+++ Information supplied

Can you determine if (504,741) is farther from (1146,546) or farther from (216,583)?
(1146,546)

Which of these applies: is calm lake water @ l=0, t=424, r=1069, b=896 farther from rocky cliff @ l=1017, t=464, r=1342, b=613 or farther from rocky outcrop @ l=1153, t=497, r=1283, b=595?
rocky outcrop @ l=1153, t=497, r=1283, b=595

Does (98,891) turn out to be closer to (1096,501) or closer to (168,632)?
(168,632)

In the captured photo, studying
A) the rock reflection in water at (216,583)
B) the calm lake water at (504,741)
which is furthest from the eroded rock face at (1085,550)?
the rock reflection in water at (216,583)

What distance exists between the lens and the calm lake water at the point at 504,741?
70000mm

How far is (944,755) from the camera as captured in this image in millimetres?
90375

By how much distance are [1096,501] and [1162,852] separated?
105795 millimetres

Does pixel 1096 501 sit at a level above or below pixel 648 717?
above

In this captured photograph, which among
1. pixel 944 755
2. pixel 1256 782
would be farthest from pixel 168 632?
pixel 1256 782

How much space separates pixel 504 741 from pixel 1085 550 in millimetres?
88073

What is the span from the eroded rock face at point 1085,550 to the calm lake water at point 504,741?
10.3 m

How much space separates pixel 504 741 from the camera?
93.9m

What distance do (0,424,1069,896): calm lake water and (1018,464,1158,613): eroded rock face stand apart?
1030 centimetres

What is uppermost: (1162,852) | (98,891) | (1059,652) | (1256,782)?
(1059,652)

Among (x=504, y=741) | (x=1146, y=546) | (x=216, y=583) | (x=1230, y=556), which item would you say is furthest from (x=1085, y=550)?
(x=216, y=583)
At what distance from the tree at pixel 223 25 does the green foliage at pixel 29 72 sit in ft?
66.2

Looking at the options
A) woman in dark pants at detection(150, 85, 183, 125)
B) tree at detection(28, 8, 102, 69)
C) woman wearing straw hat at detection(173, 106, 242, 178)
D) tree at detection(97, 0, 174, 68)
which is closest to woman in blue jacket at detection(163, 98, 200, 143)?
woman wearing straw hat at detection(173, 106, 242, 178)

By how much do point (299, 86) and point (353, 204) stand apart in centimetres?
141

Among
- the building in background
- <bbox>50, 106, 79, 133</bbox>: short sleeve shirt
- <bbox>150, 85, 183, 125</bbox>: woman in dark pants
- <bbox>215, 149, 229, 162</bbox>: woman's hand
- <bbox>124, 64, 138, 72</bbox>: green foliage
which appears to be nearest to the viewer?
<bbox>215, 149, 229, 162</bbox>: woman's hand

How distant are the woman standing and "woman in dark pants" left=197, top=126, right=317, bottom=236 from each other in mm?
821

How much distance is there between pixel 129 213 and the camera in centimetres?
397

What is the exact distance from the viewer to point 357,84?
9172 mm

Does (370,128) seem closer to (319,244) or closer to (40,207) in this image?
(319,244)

++++++

### Short problem
Rewrite the data above so that "calm lake water" becomes "still lake water" at every occurrence, keeping everything else unchanged.

### Reply
Can you determine if (504,741) is farther from (1146,546) or farther from (216,583)?
(1146,546)

Which of these applies: is still lake water @ l=0, t=424, r=1069, b=896 farther from rocky cliff @ l=1017, t=464, r=1342, b=613 or farther from rocky outcrop @ l=1153, t=497, r=1283, b=595?
rocky outcrop @ l=1153, t=497, r=1283, b=595

Does (98,891) turn out to be closer to (1096,501) or closer to (168,632)?
(168,632)

In the captured photo, studying
A) the rock reflection in water at (216,583)
B) the still lake water at (504,741)
which is furthest from the eroded rock face at (1085,550)?
the rock reflection in water at (216,583)

What distance exists between the lens and the still lake water at the point at 504,741?
70000mm

How far is (944,755) from the camera as captured in this image in millimetres?
90375

By how much distance are [1096,501] and [1162,852] separated?
105795 millimetres

Does pixel 1096 501 sit at a level above or below pixel 648 717?
above

In this captured photograph, which among
1. pixel 944 755
2. pixel 1256 782
would be farthest from pixel 168 632?
pixel 1256 782

How much space separates pixel 504 741 from pixel 1085 550 in millimetres?
88073

What is the span from the eroded rock face at point 1085,550 to the still lake water at point 504,741?
10.3 m

How much space separates pixel 504 741 from the camera?
93.9m

What distance do (0,424,1069,896): still lake water and (1018,464,1158,613): eroded rock face stand apart?
1030 centimetres

What is uppermost: (1162,852) | (98,891) | (1059,652) | (1256,782)?
(1059,652)

Among (x=504, y=741) | (x=1146, y=546) | (x=216, y=583) | (x=1230, y=556), which item would you say is furthest from (x=1085, y=550)?
(x=216, y=583)
At what distance from the tree at pixel 223 25 does the green foliage at pixel 29 72 sit in ft?
66.2

Looking at the options
A) woman in dark pants at detection(150, 85, 183, 125)
B) tree at detection(28, 8, 102, 69)
C) woman wearing straw hat at detection(173, 106, 242, 178)
D) tree at detection(97, 0, 174, 68)
which is closest to woman in blue jacket at detection(163, 98, 200, 143)?
woman wearing straw hat at detection(173, 106, 242, 178)

By how much do point (299, 86) and point (353, 204) stand apart in centimetres?
141

Among
- the building in background
- <bbox>50, 106, 79, 133</bbox>: short sleeve shirt
- <bbox>150, 85, 183, 125</bbox>: woman in dark pants
- <bbox>215, 149, 229, 162</bbox>: woman's hand
- <bbox>124, 64, 138, 72</bbox>: green foliage
which appears to be nearest to the viewer?
<bbox>215, 149, 229, 162</bbox>: woman's hand

How distant are the woman standing and "woman in dark pants" left=197, top=126, right=317, bottom=236 from each other in mm?
821

How much distance is there between pixel 129 213 and the camera in centimetres?
397

What is the exact distance from the viewer to point 357,84?
9172 mm

Does (370,128) seem closer to (319,244) or closer to (40,207) in this image?
(319,244)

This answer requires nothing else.